Première du Triumvirat (10 représentations jusqu’au 13 janvier) ; édition de la pièce l’année suivante par Charles Hochereau, avec une dédicace à Mme Bignon, maîtresse des requêtes, et addition d’une impression spéciale de la pièce à l’édition royale de 1750, sans que le roi en assume cette fois les frais.

1755

[juillet-août]

Approbation, sous réserve d’amendement de quelques vers trop « déistes », de L’Orphelin de la Chine de Voltaire, lequel s’insurge et crie à l’affront personnel.

29 décembre

Mort de Mme de Villeneuve.

1756

3 février

Pension annuelle de 400 livres accordée grâce à l’entremise du marquis de Marigny, frère de Mme de Pompadour.

1761

Nouvelles hostilités entre Crébillon et Voltaire, le censeur refusant d’approuver Le Droit du Seigneur.

22 mai

Réception du dramaturge en tant que membre honoraire de l’Académie des Sciences, Arts et Belles-Lettres de Dijon.

1762

19 janvier

Crébillon malade reçoit le viatique, « réconcilié avec l’Église, son fils et M. de Voltaire » selon Favart.

14 juin

Nouvelle administration des derniers sacrements.

17 juin

Mort de Prosper Jolyot de Crébillon, « écuyer, l’un des quarante de l’Académie française et des Académies de Dijon et de Rouen, censeur royal et de la police ».

35

19 juin

Célébration du service funèbre en l’église Saint-Gervais, aux dépens du roi ; messe commandée par l’Académie française aux Cordeliers.
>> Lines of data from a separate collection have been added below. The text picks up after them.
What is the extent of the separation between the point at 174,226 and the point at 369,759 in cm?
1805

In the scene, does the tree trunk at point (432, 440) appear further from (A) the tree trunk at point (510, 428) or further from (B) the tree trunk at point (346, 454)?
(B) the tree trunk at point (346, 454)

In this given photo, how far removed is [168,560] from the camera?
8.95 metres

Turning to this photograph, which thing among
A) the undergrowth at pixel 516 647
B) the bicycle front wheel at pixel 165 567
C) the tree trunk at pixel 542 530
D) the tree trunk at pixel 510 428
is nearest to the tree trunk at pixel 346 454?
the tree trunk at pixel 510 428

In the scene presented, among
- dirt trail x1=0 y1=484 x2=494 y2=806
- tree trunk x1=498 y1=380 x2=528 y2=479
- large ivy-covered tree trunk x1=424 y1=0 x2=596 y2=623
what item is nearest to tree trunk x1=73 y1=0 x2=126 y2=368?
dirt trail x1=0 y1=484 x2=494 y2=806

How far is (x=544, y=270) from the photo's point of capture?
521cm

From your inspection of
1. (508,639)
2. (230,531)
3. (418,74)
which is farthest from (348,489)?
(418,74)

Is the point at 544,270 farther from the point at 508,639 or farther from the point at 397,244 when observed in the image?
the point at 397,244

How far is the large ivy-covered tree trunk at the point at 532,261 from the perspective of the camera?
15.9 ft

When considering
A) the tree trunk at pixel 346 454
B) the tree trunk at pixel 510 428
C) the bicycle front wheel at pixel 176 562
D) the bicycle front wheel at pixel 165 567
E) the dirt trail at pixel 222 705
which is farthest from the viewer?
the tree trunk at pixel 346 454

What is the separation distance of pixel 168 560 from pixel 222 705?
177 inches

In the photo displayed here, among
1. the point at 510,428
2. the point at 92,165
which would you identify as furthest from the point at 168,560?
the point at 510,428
La mort du dramaturge n’éteint pas la querelle avec Voltaire, dont l’Éloge de M. de Crébillon est rempli de perfidies.

6 juillet

Les Comédiens Français, interdits de présence le jour des obsèques, rendent hommage au dramaturge en finançant par souscription, à la Commanderie de Saint-Jean-de-Latran, propriété de l’Ordre de Malte, une pompe funèbre extraordinaire, dispendieuse et imposante – on y joue le Te Deum de François Rebel et le Requiem de Jean Gilles, rejoué deux ans plus tard aux funérailles de Jean-François Rameau – ; Crébillon fils [ou Mle Clairon, selon les sources], en grand manteau noir offert par les comédiens, mène le deuil. Le frère René Huot, prieur de Saint-Jean de Latran où se déroule la cérémonie, est sévèrement sanctionné par sa hiérarchie sur plainte de Mgr de Beaumont, archevêque de Paris, pour avoir accepté de dire un service funèbre commandé par un corps d’excommuniés : il est condamné à plusieurs mois de séminaire et 200 francs d’amende au profit des pauvres.

4 décembre

Élection de l’abbé Claude-Henri de Fusée de Voisenon à l’Académie française, au fauteuil de Crébillon ; remplacement du dramaturge par Claude Marin aux fonctions de censeur de police.

À la demande du marquis de Marigny, directeur général des Bâtiments, commande est passée par le roi, initialement pour l’église de Saint-Gervais, d’un monument commémoratif ; Jean-Baptiste Lemoyne, sculpteur officiel du roi, s’engage pour 10 000 livres à faire un ouvrage en marbre polychrome représentant « la figure de la Poésie pleurante sur le buste de M. de Crébillon » – l’épitaphe est composée par Piron.

1764

5 juillet

Première et unique représentation des Triumvirs, tragédie de Voltaire inspirée du Triumvirat de Crébillon.

1772

Annonce par Voltaire des Pélopides, version « raccommodée » d’Atrée et Thyeste – la pièce ne sera jamais jouée.